Other developers are counting on the ongoing price drops to render the RPS mandates moot. “The market for ground-mounted solar PV systems will continue even after the RPS policies are exhausted,” says Martin Hermann, the CEO of 8minutenergy Renewables, a developer with 2,000 megawatts of solar in California scheduled to come online by 2016. “This is due to the fact that PV will continue its long-term price decline.”
“Big facilities make sense as long as they are integrating [electricity] storage,” says one expert.
In October, Colorado utility Xcel Energy decided that some big solar and wind power plans were the best choice based on price alone, regardless of state renewable portfolio standards. Many experts agree that the steep drop in photovoltaic panel costs over the last decade will continue, meaning true cost parity for solar — compared to natural gas or coal — can be achieved in the next few years.

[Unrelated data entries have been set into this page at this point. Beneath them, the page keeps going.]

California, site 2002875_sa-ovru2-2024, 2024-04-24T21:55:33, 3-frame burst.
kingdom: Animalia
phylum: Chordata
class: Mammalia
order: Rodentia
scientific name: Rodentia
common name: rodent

Stefan Reichelstein, a professor at Stanford University, says cost parity with natural gas is more likely to arrive in a decade or so. Thus, the industry will make an argument that “extending the federal subsidies for a number of years beyond 2016 will be essential in order to preserve the pace of new installations,” he says. Jared Blanton, a spokesperson for Ivanpah co-developer BrightSource Energy, says even a tweak of that federal tax credit to allow projects to simply “commence construction” rather than enter into service by 2016 would boost the utility-scale solar market.
MORE FROM YALE e360
One recently approved California policy will also help support the utility-scale solar industry. The nation’s first-ever energy-storage mandate, requiring utilities to purchase 1,325 megawatts of energy storage by 2020, is a natural fit for big solar plants. Facilities that use concentrating solar power — which involves mirrors focusing light on a pipe or central tower to create power-generating steam — can incorporate big storage solutions relatively seamlessly. Abengoa’s Solana plant in the Arizona desert features molten salt storage that allows the plant to feed power to the grid for six hours after the sun goes down. Other companies, particularly in California, will likely follow suit.
“Big facilities make sense as long as they’re integrating storage,” Kammen says, adding that a major research push into storage — focused on everything from batteries to compressed air systems — could play an important role in helping utility-scale solar expand.
And should the federal government ever put a price on carbon, utility-scale solar will become ever more competitive, some experts contend. Says Arizona State University’s Pasqualetti, “Eventually it will be so obviously the option, both economically and environmentally, that there will be no question that we should be moving more solidly into a solar future.”